> _Excerpt to read_
By Jeremy Worthen
There are many things that I am not very good at, and one of them is swimming. I remember there being an outdoor pool at my junior school — unless my memory is playing tricks on me — and how summer visits there got more difficult each year as every other child seemed to get the hang of motoring unaided from one end to the other apart from me.
My father, I think, made a determined effort to make sure that when I arrived at secondary school I would be minimally competent as a swimmer, and he just about succeeded, but I was always one of the weakest in the big indoor pool we had then — slow, lacking in stamina, gasping for breath after no distance at all. And the chlorine made my eyes stream for hours afterwards, which afforded more amusement to others than it did to me.
There are many things I am not very good at, and swimming is one of them, but in contrast with many other such things I have, off and on, really wanted to be good at swimming. And that’s because I love being in the sea. We always went on holidays by the sea as children, at least that’s how I remember it, and I still love swimming in the sea, but I’m just a bit rubbish. And I get cold very quickly.
There have been times, however, when I’m in the sea, and heading towards land, and a wave comes up behind me and sweeps me up in its momentum and all of a sudden I’m flying, my feeble efforts are meshing with the power of the ocean and I feel a bit, just a bit, of what it might be like to really swim, to be a proper, powerful swimmer.

> _Entries shown_

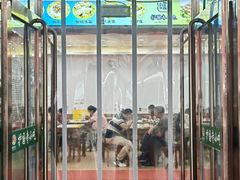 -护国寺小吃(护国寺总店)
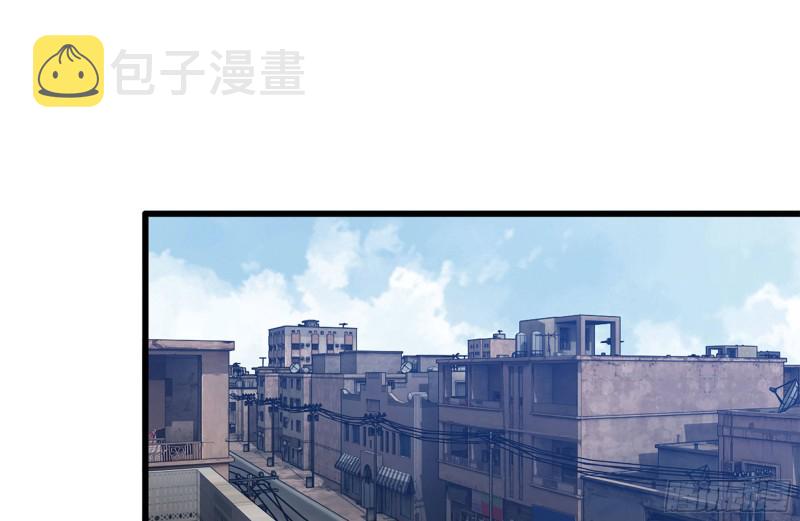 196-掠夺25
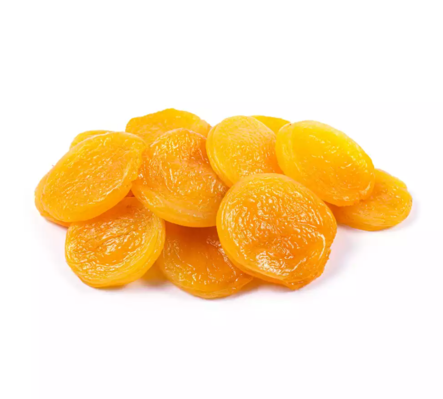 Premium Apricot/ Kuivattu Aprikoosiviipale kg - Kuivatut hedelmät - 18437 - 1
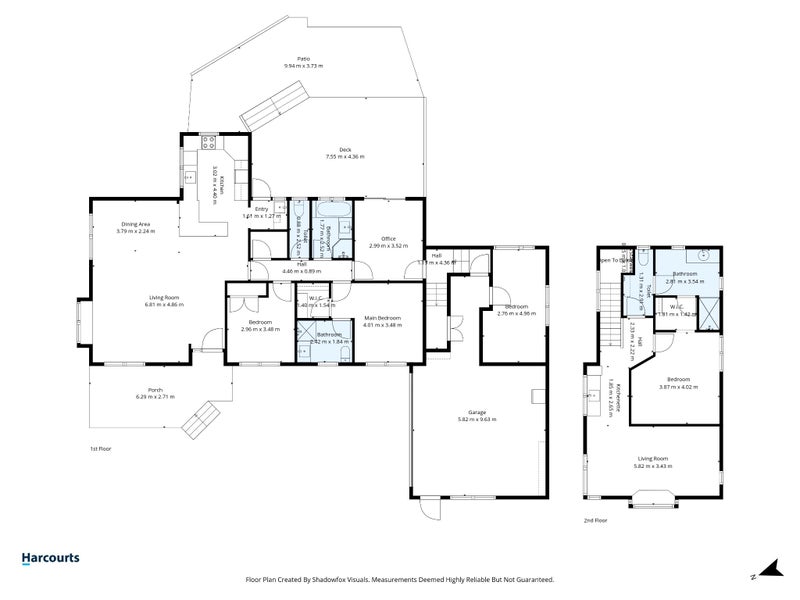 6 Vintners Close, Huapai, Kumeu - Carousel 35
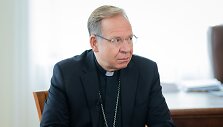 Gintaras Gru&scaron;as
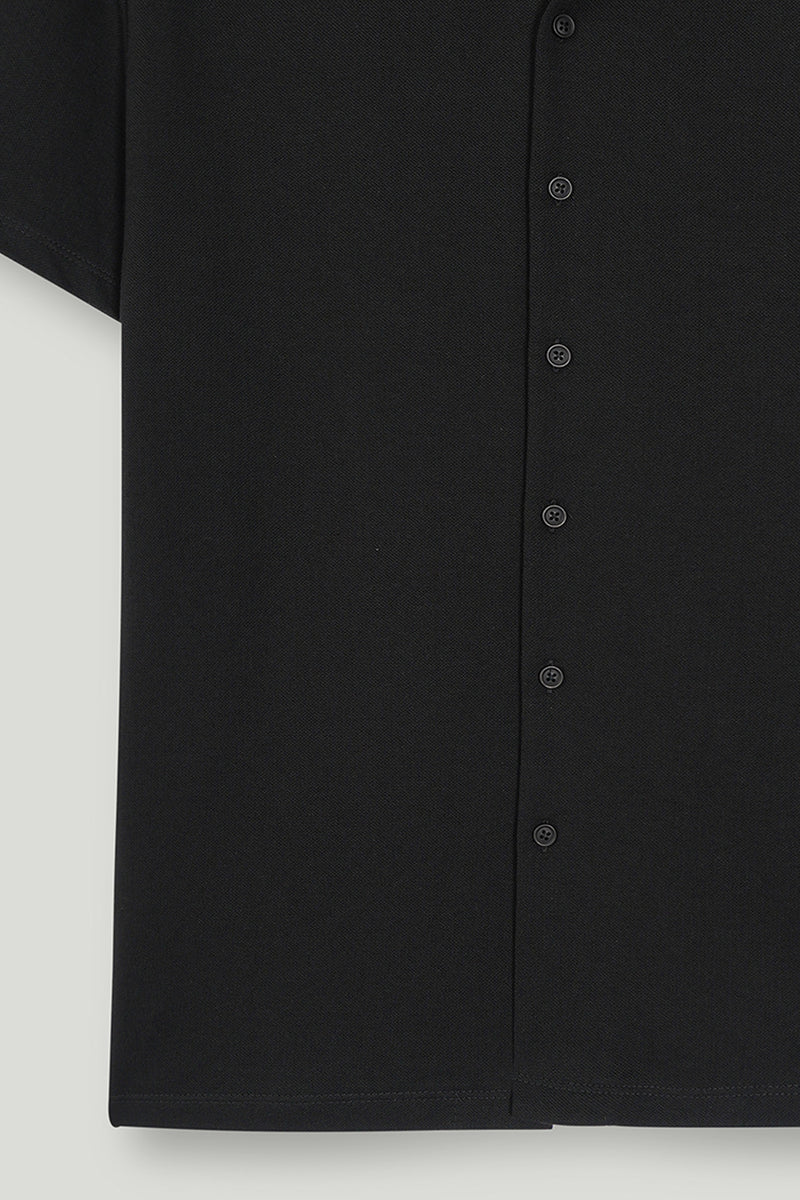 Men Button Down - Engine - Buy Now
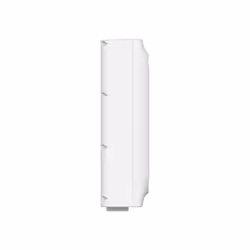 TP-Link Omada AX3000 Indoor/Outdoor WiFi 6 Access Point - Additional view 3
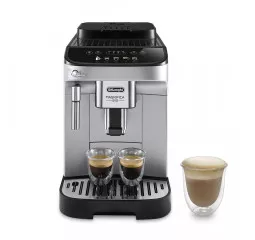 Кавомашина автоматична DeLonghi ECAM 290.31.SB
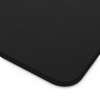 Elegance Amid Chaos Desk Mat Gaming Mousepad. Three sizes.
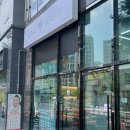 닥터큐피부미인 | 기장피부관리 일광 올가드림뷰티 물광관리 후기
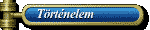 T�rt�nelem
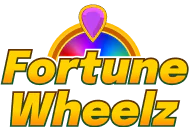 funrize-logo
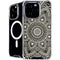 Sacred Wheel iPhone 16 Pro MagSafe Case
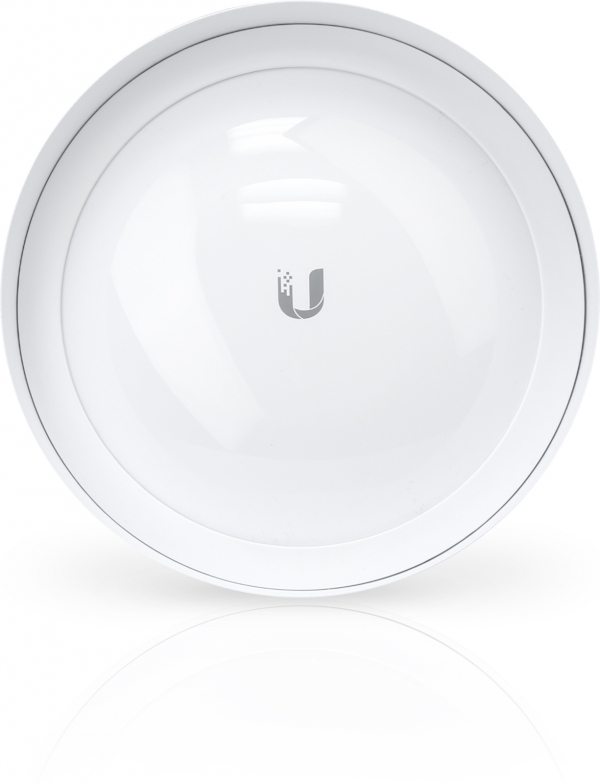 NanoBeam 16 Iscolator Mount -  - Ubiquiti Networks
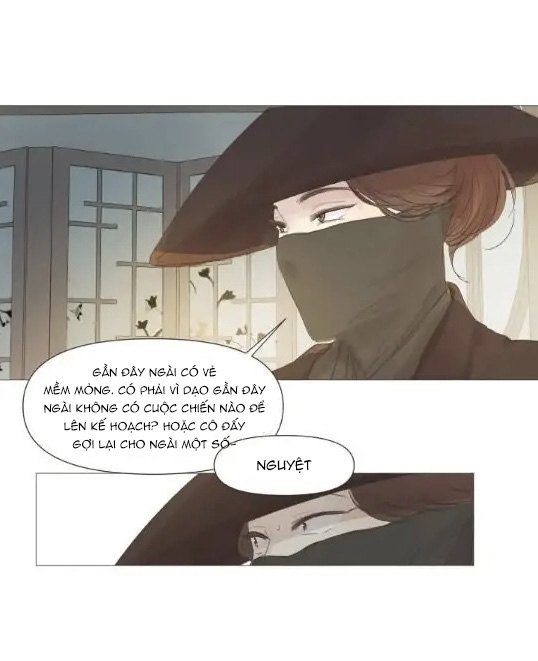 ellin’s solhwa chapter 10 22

==

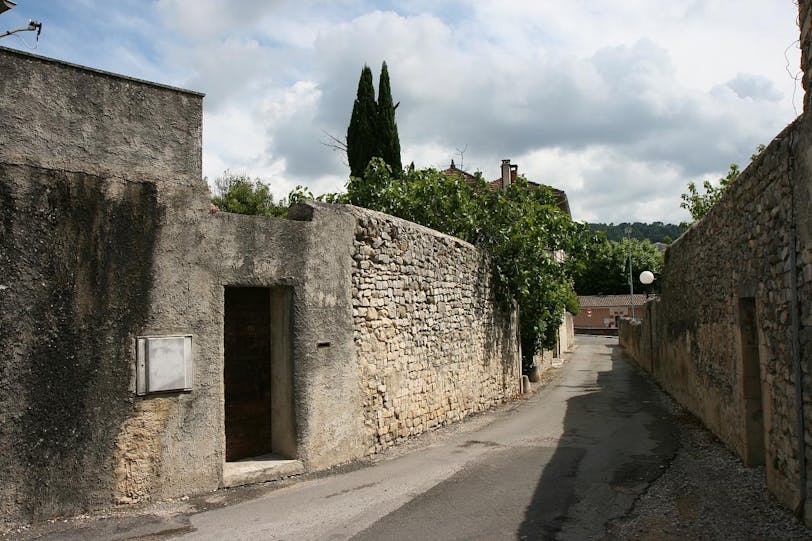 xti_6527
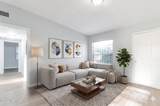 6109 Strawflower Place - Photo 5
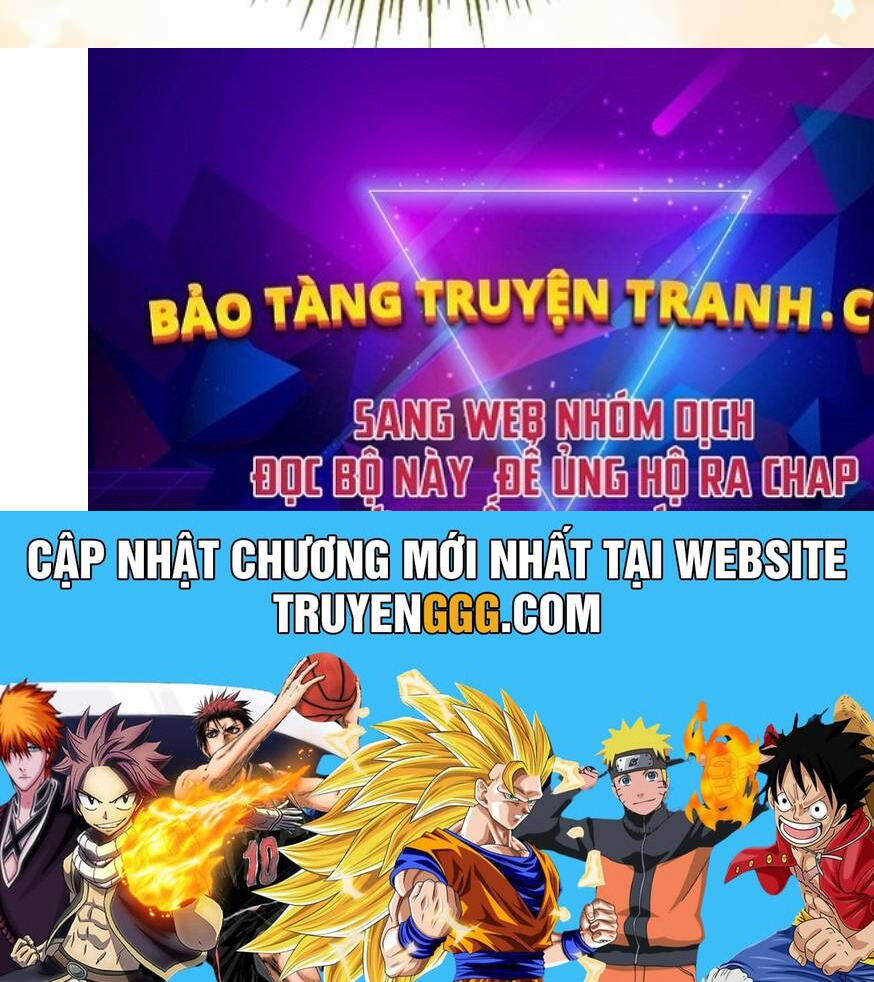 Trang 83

---

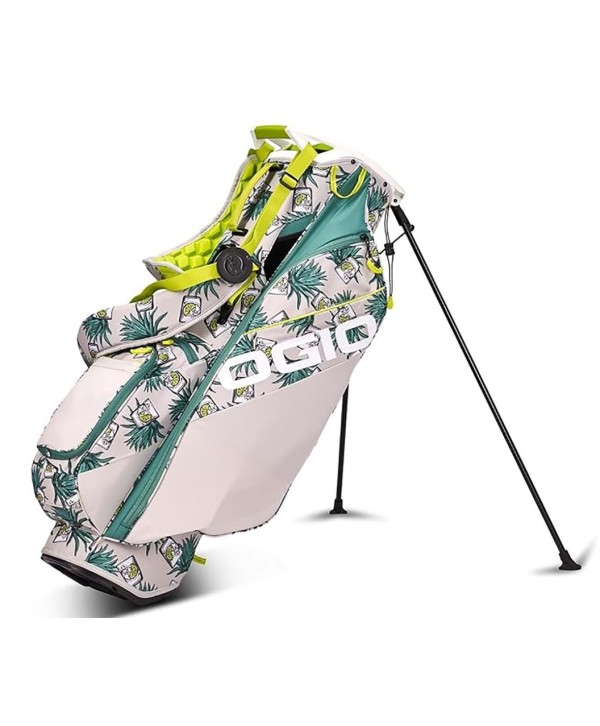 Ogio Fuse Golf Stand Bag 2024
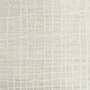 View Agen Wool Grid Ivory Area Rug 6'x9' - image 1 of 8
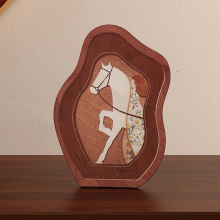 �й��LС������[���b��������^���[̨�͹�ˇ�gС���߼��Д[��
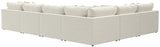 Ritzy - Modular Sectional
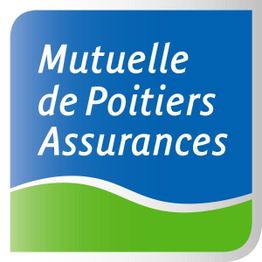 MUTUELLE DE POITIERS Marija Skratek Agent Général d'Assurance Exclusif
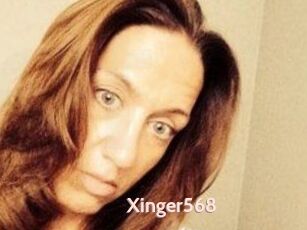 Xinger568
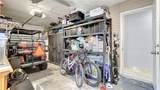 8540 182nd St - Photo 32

> _Tasks_
- a) In the essay about swimming, what effect did the chlorine in the indoor pool have on the writer's eyes?
- b) Continue the essay about swimming, picking up after its final paragraph.
The material placed after the essay about swimming is separate from it.

> _Answers to the problems_
- a) It made the writer's eyes stream for hours afterwards.

- b)
It’s easy to feel as Christians that prayer is one of those things that we’re not very good at, and it would be easy for a sermon on John 17 to be heard as just confirming it: Jesus was great at praying, but we’re not, he was the Son of God, but we’re not, so we’ll just stumble on with our rather weak efforts at prayer as best we can.
And therefore the first thing I want to say this evening, and maybe the most important thing: we pray like Jesus by praying with Jesus. We pray like Jesus by praying with Jesus. In fact, there’s no way to pray like Jesus except by praying with him. And Jesus wants us to pray with him and in his strength, in his power, in his name.
The standard formula that comes at the end of many traditional prayers, “in the name of Jesus Christ,” isn’t just a sort of polite sign-off. All our prayer is in him. All our prayer is with him. It’s never just our prayer. When we pray as Christians, which means as those who live in Christ, we’re just riding the wave, we’re just joining ourselves to the unstoppable, unquenchable power of his prayer — who ever lives to make intercession for us, whose Spirit intercedes for us with sighs too deep for words.
We don’t need to be “good” at prayer, because it’s never something we have to do by ourselves. We just have to join in with the prayer of our crucified Lord, the prayer of our risen high priest, the prayer of the eternal Son of God, the prayer of his body the Church on earth and in heaven. Pray with him, and of course, you will pray like him. One just follows the other.
OK, let’s take a look at the text. My battered old NIV helpfully divides it into three main sections: verses 1-5, verses 6-19, and verses 20-26. Clearly, the whole prayer is woven together, with echoes in each section of phrases and themes from the other. But each section, I want to suggest, focuses on a relationship, a gift, and a plea.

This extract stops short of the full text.